Here is a question that I received from a friend today and I thought it would be a good post explaining the details:
I have a question on DBCC FREEPROCCACHE. I used sp_blitzcache from Brent and it shows that one particular query is horrendous ( I already knew that as I ran it and cancelled it after 10 minutes or so).
It gives me a DBCC FREEPROCCACHE (0x03000700FA15020D5EAA560063A7000001000000000000000000000000000000000000000000000000000000);
What will be the impact of running this?
The application was updated an hour or so before I ran this.

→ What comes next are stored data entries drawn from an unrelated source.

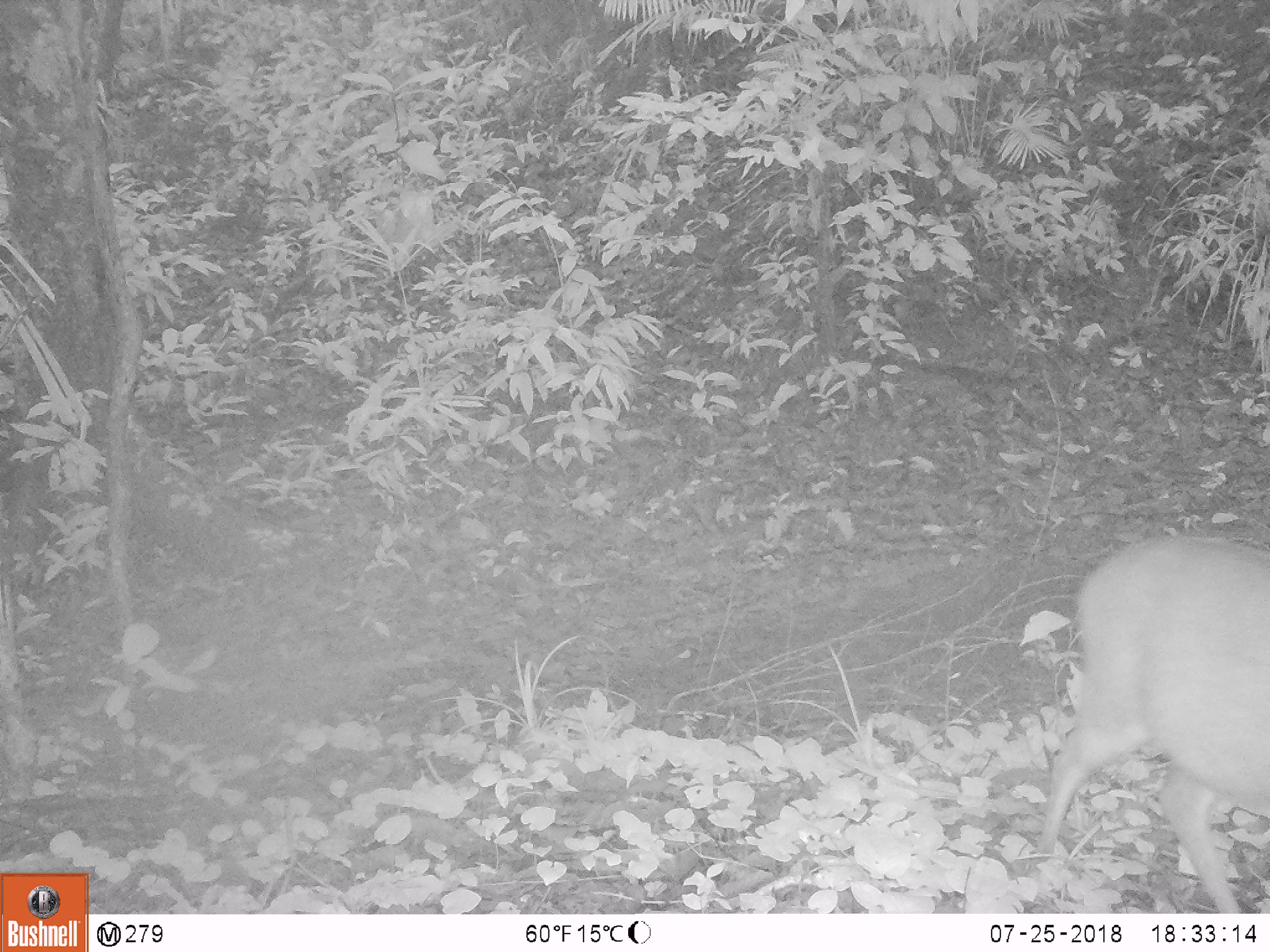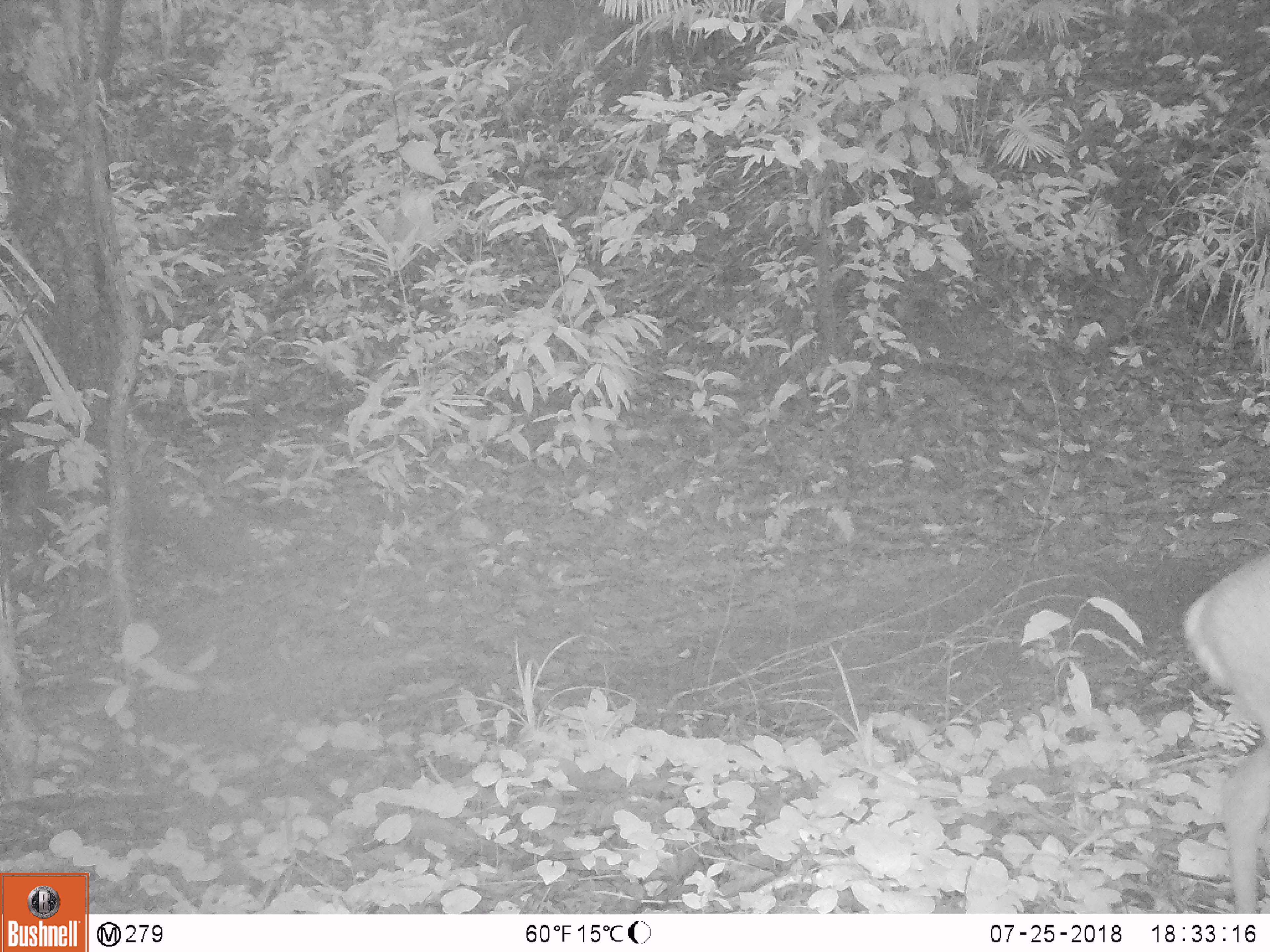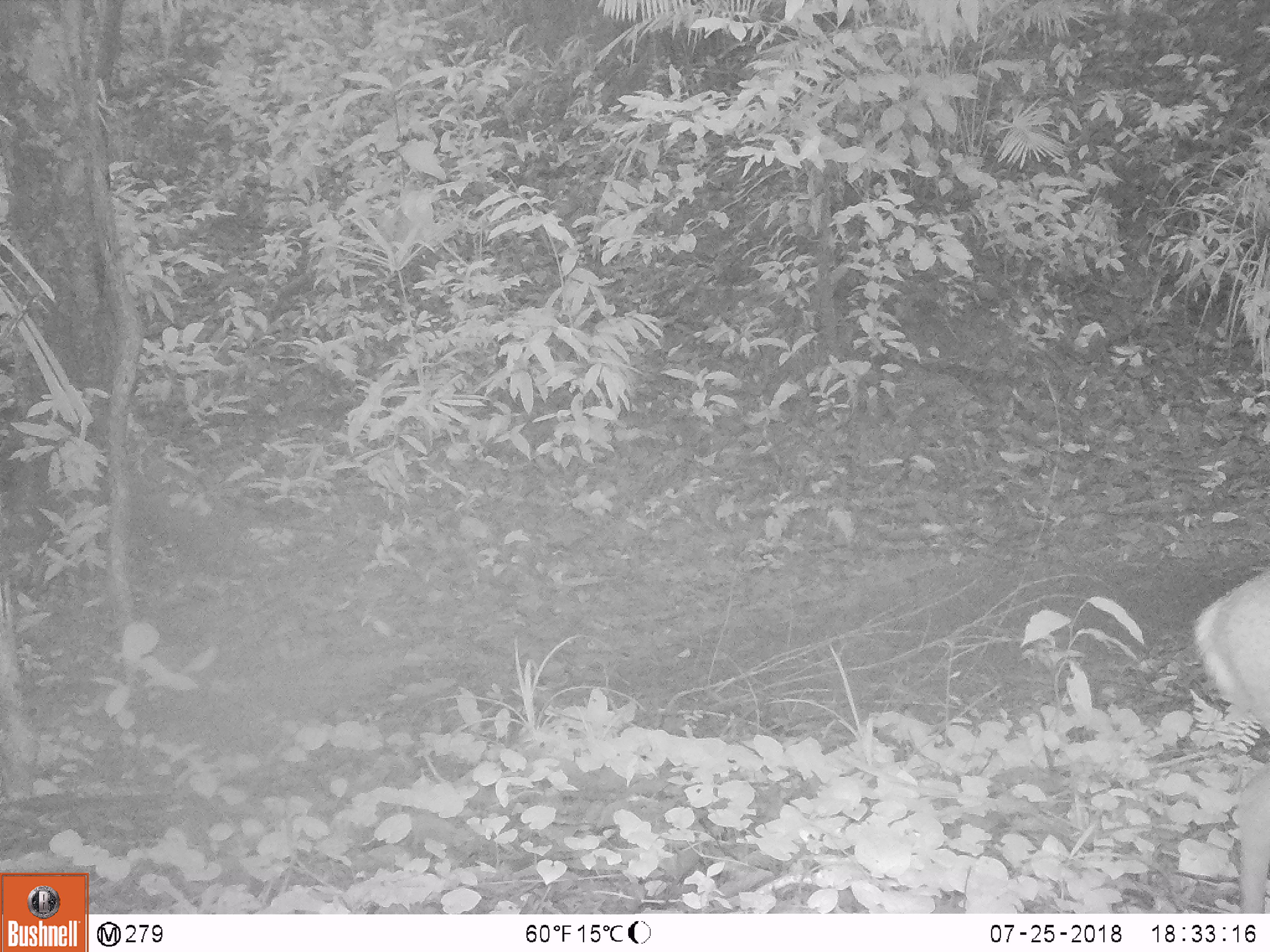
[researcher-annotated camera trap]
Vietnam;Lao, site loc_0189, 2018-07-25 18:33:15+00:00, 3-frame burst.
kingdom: Animalia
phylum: Chordata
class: Mammalia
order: Artiodactyla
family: Cervidae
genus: Muntiacus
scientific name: Muntiacus vuquangensis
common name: large-antlered muntjac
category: large antlered muntjac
Large antlered muntjac (large-antlered muntjac) (Muntiacus vuquangensis). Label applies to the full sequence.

My response on DBCC FREEPROCCACHE:
So DBCC FREEPROCCACHE takes the parsed plans and dumps them out of memory forcing SQL Server to recompile the plan the next time a query is run that would have used the plan that was just dumped. The danger is if you run DBCC FREEPROCCACHE with no parameters, it will dump the entire plan cache forcing every plan to be recompiled, similar to if you had just restarted SQL Server (DON’T DO THAT).
Running DBCC FREEPROCCACHE with a parameter tells it to just dump one plan and recompile it. This is very low impact, and is not that different that if you had just changed the query slightly causing it to recompile.
Here is a post that I wrote a while back on FREEPROCCACHE:
If you suspect that the query is being really slow because of parameter sniffing issues. Using FREEPROCCACHE to dump the bad plan can help with the performance if you are lucky enough that the next time the query is run that it has the “right” parameters to create a plan that runs faster. If that fixes things, then you might think you are in good shape, but if that plan gets pushed out of the cache later and is recompiled with the “bad” parameters then you may end up in the bad performance place.
All that being said, even after freeing the plan from the cache, it may still perform horribly. In that case, it may just be an inefficient query, missing index, out of date statistics, or one of the other common issues that causes queries to be slow.